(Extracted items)
######
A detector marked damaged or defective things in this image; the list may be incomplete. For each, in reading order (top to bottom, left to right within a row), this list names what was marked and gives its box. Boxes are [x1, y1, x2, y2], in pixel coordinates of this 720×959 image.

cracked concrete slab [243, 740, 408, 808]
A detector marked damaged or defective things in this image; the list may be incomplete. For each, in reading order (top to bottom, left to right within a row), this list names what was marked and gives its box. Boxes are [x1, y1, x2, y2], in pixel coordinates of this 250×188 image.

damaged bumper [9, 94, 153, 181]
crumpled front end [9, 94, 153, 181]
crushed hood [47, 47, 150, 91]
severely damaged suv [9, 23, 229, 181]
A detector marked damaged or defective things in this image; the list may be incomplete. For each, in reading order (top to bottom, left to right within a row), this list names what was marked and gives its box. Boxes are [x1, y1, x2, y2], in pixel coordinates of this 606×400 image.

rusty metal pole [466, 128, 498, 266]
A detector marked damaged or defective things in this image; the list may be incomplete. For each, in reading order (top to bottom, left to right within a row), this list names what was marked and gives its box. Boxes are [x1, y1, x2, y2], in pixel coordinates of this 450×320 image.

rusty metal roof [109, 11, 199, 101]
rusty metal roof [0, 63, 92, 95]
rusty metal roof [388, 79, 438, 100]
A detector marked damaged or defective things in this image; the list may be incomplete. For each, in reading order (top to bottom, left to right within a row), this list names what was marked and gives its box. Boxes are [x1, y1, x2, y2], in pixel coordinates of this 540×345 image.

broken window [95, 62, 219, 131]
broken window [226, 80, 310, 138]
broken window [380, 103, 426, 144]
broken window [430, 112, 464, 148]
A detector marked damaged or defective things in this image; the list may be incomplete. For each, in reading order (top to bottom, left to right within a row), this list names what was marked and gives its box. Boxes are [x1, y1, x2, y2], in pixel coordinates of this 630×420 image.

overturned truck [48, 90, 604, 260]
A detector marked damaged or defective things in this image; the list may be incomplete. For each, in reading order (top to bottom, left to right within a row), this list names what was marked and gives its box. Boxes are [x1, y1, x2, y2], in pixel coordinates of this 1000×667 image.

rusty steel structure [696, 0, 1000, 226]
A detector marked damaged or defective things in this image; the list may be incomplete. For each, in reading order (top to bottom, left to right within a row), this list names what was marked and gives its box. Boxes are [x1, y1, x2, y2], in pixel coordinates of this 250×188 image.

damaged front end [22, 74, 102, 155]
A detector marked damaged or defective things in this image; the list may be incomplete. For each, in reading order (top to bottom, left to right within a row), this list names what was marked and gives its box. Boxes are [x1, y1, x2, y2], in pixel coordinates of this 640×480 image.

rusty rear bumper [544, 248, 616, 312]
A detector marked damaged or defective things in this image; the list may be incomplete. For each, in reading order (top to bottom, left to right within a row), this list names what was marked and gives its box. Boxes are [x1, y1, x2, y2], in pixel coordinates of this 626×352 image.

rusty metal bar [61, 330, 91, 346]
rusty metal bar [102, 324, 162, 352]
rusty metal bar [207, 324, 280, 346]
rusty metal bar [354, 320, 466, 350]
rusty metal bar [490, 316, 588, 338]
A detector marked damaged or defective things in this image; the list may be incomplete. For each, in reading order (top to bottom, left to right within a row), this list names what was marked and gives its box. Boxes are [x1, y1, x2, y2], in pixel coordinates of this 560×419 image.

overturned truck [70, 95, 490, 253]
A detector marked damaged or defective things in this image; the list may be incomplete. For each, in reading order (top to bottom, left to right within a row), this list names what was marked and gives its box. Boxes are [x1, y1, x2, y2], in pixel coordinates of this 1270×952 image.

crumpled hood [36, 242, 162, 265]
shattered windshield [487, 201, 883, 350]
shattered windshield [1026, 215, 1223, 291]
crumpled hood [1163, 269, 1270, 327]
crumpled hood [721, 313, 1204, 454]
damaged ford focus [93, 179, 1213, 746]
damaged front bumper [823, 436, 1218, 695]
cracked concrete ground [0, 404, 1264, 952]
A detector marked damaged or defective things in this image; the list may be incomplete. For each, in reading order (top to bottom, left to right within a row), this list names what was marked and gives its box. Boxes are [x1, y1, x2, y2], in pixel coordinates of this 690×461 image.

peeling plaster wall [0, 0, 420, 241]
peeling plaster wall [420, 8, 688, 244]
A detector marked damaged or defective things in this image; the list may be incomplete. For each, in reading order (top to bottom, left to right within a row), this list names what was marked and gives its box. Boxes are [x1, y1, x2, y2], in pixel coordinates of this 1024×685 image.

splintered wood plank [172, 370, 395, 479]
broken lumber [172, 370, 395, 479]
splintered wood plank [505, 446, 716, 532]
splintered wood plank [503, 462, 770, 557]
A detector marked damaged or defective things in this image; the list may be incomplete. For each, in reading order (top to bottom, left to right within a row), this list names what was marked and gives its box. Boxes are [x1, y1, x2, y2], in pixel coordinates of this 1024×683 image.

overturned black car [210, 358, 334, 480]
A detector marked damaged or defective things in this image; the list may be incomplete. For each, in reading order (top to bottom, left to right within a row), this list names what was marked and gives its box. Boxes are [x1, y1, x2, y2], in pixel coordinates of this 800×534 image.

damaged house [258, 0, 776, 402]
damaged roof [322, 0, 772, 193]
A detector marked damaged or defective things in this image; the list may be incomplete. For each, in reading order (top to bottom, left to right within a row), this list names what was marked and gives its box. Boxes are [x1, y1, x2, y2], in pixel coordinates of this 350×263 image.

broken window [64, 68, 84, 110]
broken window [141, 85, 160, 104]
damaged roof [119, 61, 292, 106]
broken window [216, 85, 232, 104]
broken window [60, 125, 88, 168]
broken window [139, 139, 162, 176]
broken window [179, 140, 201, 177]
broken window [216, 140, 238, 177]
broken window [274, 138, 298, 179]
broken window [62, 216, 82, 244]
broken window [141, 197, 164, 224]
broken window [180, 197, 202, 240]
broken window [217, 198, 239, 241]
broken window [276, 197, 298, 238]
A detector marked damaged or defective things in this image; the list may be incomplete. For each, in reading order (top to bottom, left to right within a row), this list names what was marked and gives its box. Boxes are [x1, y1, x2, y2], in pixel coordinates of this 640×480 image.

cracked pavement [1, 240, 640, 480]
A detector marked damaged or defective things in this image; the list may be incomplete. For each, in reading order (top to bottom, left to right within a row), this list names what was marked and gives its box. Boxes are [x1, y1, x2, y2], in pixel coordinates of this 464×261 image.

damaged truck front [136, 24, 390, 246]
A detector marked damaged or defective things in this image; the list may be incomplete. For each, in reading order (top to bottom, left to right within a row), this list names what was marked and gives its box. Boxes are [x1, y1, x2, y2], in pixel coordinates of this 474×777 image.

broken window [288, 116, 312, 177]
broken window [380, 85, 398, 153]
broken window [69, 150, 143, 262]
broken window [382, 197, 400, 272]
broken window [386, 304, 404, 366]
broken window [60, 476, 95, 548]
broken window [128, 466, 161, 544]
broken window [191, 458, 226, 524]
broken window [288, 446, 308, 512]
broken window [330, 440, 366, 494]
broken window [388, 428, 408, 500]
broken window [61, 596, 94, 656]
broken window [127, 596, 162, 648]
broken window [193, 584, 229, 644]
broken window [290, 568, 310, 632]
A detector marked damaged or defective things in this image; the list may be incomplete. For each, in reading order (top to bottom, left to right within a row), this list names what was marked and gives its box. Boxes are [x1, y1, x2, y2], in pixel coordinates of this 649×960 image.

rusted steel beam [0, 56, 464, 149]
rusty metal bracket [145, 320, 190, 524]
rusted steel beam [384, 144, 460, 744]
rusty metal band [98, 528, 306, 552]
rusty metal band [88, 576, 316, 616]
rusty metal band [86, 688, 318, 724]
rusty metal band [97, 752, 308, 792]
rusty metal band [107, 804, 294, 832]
######
- _AIM_
Copy out every one of the items above word for word, without changing anything.

- _RESPONSE BELOW_
A detector marked damaged or defective things in this image; the list may be incomplete. For each, in reading order (top to bottom, left to right within a row), this list names what was marked and gives its box. Boxes are [x1, y1, x2, y2], in pixel coordinates of this 720×959 image.

cracked concrete slab [243, 740, 408, 808]
A detector marked damaged or defective things in this image; the list may be incomplete. For each, in reading order (top to bottom, left to right within a row), this list names what was marked and gives its box. Boxes are [x1, y1, x2, y2], in pixel coordinates of this 250×188 image.

damaged bumper [9, 94, 153, 181]
crumpled front end [9, 94, 153, 181]
crushed hood [47, 47, 150, 91]
severely damaged suv [9, 23, 229, 181]
A detector marked damaged or defective things in this image; the list may be incomplete. For each, in reading order (top to bottom, left to right within a row), this list names what was marked and gives its box. Boxes are [x1, y1, x2, y2], in pixel coordinates of this 606×400 image.

rusty metal pole [466, 128, 498, 266]
A detector marked damaged or defective things in this image; the list may be incomplete. For each, in reading order (top to bottom, left to right within a row), this list names what was marked and gives its box. Boxes are [x1, y1, x2, y2], in pixel coordinates of this 450×320 image.

rusty metal roof [109, 11, 199, 101]
rusty metal roof [0, 63, 92, 95]
rusty metal roof [388, 79, 438, 100]
A detector marked damaged or defective things in this image; the list may be incomplete. For each, in reading order (top to bottom, left to right within a row), this list names what was marked and gives its box. Boxes are [x1, y1, x2, y2], in pixel coordinates of this 540×345 image.

broken window [95, 62, 219, 131]
broken window [226, 80, 310, 138]
broken window [380, 103, 426, 144]
broken window [430, 112, 464, 148]
A detector marked damaged or defective things in this image; the list may be incomplete. For each, in reading order (top to bottom, left to right within a row), this list names what was marked and gives its box. Boxes are [x1, y1, x2, y2], in pixel coordinates of this 630×420 image.

overturned truck [48, 90, 604, 260]
A detector marked damaged or defective things in this image; the list may be incomplete. For each, in reading order (top to bottom, left to right within a row), this list names what was marked and gives its box. Boxes are [x1, y1, x2, y2], in pixel coordinates of this 1000×667 image.

rusty steel structure [696, 0, 1000, 226]
A detector marked damaged or defective things in this image; the list may be incomplete. For each, in reading order (top to bottom, left to right within a row), this list names what was marked and gives its box. Boxes are [x1, y1, x2, y2], in pixel coordinates of this 250×188 image.

damaged front end [22, 74, 102, 155]
A detector marked damaged or defective things in this image; the list may be incomplete. For each, in reading order (top to bottom, left to right within a row), this list names what was marked and gives its box. Boxes are [x1, y1, x2, y2], in pixel coordinates of this 640×480 image.

rusty rear bumper [544, 248, 616, 312]
A detector marked damaged or defective things in this image; the list may be incomplete. For each, in reading order (top to bottom, left to right within a row), this list names what was marked and gives its box. Boxes are [x1, y1, x2, y2], in pixel coordinates of this 626×352 image.

rusty metal bar [61, 330, 91, 346]
rusty metal bar [102, 324, 162, 352]
rusty metal bar [207, 324, 280, 346]
rusty metal bar [354, 320, 466, 350]
rusty metal bar [490, 316, 588, 338]
A detector marked damaged or defective things in this image; the list may be incomplete. For each, in reading order (top to bottom, left to right within a row), this list names what was marked and gives its box. Boxes are [x1, y1, x2, y2], in pixel coordinates of this 560×419 image.

overturned truck [70, 95, 490, 253]
A detector marked damaged or defective things in this image; the list may be incomplete. For each, in reading order (top to bottom, left to right within a row), this list names what was marked and gives its box. Boxes are [x1, y1, x2, y2], in pixel coordinates of this 1270×952 image.

crumpled hood [36, 242, 162, 265]
shattered windshield [487, 201, 883, 350]
shattered windshield [1026, 215, 1223, 291]
crumpled hood [1163, 269, 1270, 327]
crumpled hood [721, 313, 1204, 454]
damaged ford focus [93, 179, 1213, 746]
damaged front bumper [823, 436, 1218, 695]
cracked concrete ground [0, 404, 1264, 952]
A detector marked damaged or defective things in this image; the list may be incomplete. For each, in reading order (top to bottom, left to right within a row), this list names what was marked and gives its box. Boxes are [x1, y1, x2, y2], in pixel coordinates of this 690×461 image.

peeling plaster wall [0, 0, 420, 241]
peeling plaster wall [420, 8, 688, 244]
A detector marked damaged or defective things in this image; the list may be incomplete. For each, in reading order (top to bottom, left to right within a row), this list names what was marked and gives its box. Boxes are [x1, y1, x2, y2], in pixel coordinates of this 1024×685 image.

splintered wood plank [172, 370, 395, 479]
broken lumber [172, 370, 395, 479]
splintered wood plank [505, 446, 716, 532]
splintered wood plank [503, 462, 770, 557]
A detector marked damaged or defective things in this image; the list may be incomplete. For each, in reading order (top to bottom, left to right within a row), this list names what was marked and gives its box. Boxes are [x1, y1, x2, y2], in pixel coordinates of this 1024×683 image.

overturned black car [210, 358, 334, 480]
A detector marked damaged or defective things in this image; the list may be incomplete. For each, in reading order (top to bottom, left to right within a row), this list names what was marked and gives its box. Boxes are [x1, y1, x2, y2], in pixel coordinates of this 800×534 image.

damaged house [258, 0, 776, 402]
damaged roof [322, 0, 772, 193]
A detector marked damaged or defective things in this image; the list may be incomplete. For each, in reading order (top to bottom, left to right within a row), this list names what was marked and gives its box. Boxes are [x1, y1, x2, y2], in pixel coordinates of this 350×263 image.

broken window [64, 68, 84, 110]
broken window [141, 85, 160, 104]
damaged roof [119, 61, 292, 106]
broken window [216, 85, 232, 104]
broken window [60, 125, 88, 168]
broken window [139, 139, 162, 176]
broken window [179, 140, 201, 177]
broken window [216, 140, 238, 177]
broken window [274, 138, 298, 179]
broken window [62, 216, 82, 244]
broken window [141, 197, 164, 224]
broken window [180, 197, 202, 240]
broken window [217, 198, 239, 241]
broken window [276, 197, 298, 238]
A detector marked damaged or defective things in this image; the list may be incomplete. For each, in reading order (top to bottom, left to right within a row), this list names what was marked and gives its box. Boxes are [x1, y1, x2, y2], in pixel coordinates of this 640×480 image.

cracked pavement [1, 240, 640, 480]
A detector marked damaged or defective things in this image; the list may be incomplete. For each, in reading order (top to bottom, left to right within a row), this list names what was marked and gives its box. Boxes are [x1, y1, x2, y2], in pixel coordinates of this 464×261 image.

damaged truck front [136, 24, 390, 246]
A detector marked damaged or defective things in this image; the list may be incomplete. For each, in reading order (top to bottom, left to right within a row), this list names what was marked and gives its box. Boxes are [x1, y1, x2, y2], in pixel coordinates of this 474×777 image.

broken window [288, 116, 312, 177]
broken window [380, 85, 398, 153]
broken window [69, 150, 143, 262]
broken window [382, 197, 400, 272]
broken window [386, 304, 404, 366]
broken window [60, 476, 95, 548]
broken window [128, 466, 161, 544]
broken window [191, 458, 226, 524]
broken window [288, 446, 308, 512]
broken window [330, 440, 366, 494]
broken window [388, 428, 408, 500]
broken window [61, 596, 94, 656]
broken window [127, 596, 162, 648]
broken window [193, 584, 229, 644]
broken window [290, 568, 310, 632]
A detector marked damaged or defective things in this image; the list may be incomplete. For each, in reading order (top to bottom, left to right within a row), this list names what was marked and gives its box. Boxes are [x1, y1, x2, y2], in pixel coordinates of this 649×960 image.

rusted steel beam [0, 56, 464, 149]
rusty metal bracket [145, 320, 190, 524]
rusted steel beam [384, 144, 460, 744]
rusty metal band [98, 528, 306, 552]
rusty metal band [88, 576, 316, 616]
rusty metal band [86, 688, 318, 724]
rusty metal band [97, 752, 308, 792]
rusty metal band [107, 804, 294, 832]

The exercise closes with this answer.